HUNTINGTON BEACH, CALIF. (FRONTLINE MEDICAL NEWS)The way pioneering researcher Dr. Mark S. Gold sees it, food addiction is akin to dependence on alcohol, nicotine, and other drugs, and the earlier clinicians intervene and treat, the better.

“The evidence that sugar and other constituents of food can be an addiction is quite good, especially if you think about binging, craving, withdrawal, cross-sensitization, increased consumption, and drive for the ‘drug’ in a classic manner,” Dr. Gold said at the annual meeting of the American College of Psychiatrists. “If you focus on dopamine, sugar and food would be a drug. There’s anticipatory dopamine release if you’re presented with dessert, even after a huge meal, for example.”

Just as gambling, sex, and work can be addicting and result in a pathologic attachment, one’s drive for certain foods can lead to loss of control and/or continued use despite serious consequences such as the development of type 2 diabetes or knee and joint disease tied to weight gain. In the case of sugar, for example, “not only does it stimulate its own taking [in the form of] self-administration, loss of self-control, and binging, it can produce withdrawal as if the person is taking opiates,” said Dr. Gold, coauthor of “Food and Addiction: A Comprehensive Handbook” (New York: Oxford University Press, 2012) and the former chair of the department of psychiatry at the University of Florida, Jacksonville. “There’s an indirect opiate effect if naloxone (Narcan) produces withdrawal after sugar self-administration.”

And while obesity is currently the nation’s No. 2 health problem behind tobacco and secondhand smoke, it will be No. 1 soon, predicted Dr. Gold, a psychiatrist who has spent more than 40 years developing models for understanding the effects of tobacco, opiates, cocaine, other drugs, and food on the brain and behavior ( Physiol. Behav. 2011;104:157-61 ).He pointed to a recent comparison of data from the Medical Expenditure Panel Survey between 2000 and 2010, which suggests that obesity “is going to bankrupt the health system because, as compared to tobacco, where death and disability tend to occur in the last 7 years of a person’s life, obesity is an unwanted gift to the health system that keeps on giving, with type 2 diabetes and other complications,” he said. “Now, bariatric surgery is the fastest-growing operation in the United States, and it’s been successful in treating teenagers. Two-thirds of Americans now qualify for obesity treatment.”

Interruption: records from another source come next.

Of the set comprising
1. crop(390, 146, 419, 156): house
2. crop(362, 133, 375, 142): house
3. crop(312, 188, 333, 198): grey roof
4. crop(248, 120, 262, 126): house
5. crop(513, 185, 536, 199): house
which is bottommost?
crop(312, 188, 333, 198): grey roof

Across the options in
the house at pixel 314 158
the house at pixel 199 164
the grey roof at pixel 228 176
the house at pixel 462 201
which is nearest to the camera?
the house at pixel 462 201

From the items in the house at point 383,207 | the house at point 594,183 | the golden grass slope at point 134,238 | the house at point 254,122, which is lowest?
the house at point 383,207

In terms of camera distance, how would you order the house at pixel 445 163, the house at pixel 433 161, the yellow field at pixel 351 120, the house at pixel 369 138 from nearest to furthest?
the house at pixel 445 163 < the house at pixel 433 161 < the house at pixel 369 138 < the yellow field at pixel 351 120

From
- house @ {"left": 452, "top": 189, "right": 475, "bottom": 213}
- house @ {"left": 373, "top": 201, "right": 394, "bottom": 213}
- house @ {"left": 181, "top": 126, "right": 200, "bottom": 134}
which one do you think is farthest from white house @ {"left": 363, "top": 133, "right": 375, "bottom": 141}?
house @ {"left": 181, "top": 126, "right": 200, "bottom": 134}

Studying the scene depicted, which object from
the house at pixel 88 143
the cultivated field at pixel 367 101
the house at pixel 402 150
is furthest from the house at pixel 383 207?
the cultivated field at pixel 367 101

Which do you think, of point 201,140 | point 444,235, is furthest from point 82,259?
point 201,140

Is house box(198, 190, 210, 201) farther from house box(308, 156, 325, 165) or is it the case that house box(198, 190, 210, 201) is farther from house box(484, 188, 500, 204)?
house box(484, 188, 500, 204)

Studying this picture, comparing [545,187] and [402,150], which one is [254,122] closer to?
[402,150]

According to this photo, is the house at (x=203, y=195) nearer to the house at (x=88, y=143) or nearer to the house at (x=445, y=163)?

He went on to note that Americans are “conditioned by fast food,” and cited potential addictive factors as a nutritionally imbalanced prenatal diet, child rearing, genetics, and lack of exercise. “We [Americans] eat abnormally fast,” Dr. Gold added. “Our group has shown in functional imaging that it takes about 12 minutes for a thin person’s brain to get the food signal. It takes 25 minutes for an obese person to get the signal. So if the obese person goes into a fast food restaurant” and starts eating, that person gets back in line because he’s still hungry.

When first meeting a patient with a suspected food addiction, he advises clinicians to measure the person’s body mass index and to administer the Yale Food Addiction Scale , “which is easy to use,” he said. “Think about intervening and treating people when they have a BMI of 25 or greater, rather than just when they have a pre–bariatric surgery evaluation. One size doesn’t fit all when it comes to treatment.

“It’s important to have a careful look [at what’s causing their obesity]. It could be due to a thyroid condition or to a medication they’re taking.”

In addition to early intervention, “you want cognitive-behavioral treatment, new psychopharmacologic treatment where relevant, and group treatment rather than individualized treatment alone. The food addiction model is leading to a new way of thinking and new pharmacological treatment based on addiction research.”

Dr. Gold reported having no relevant financial conflicts.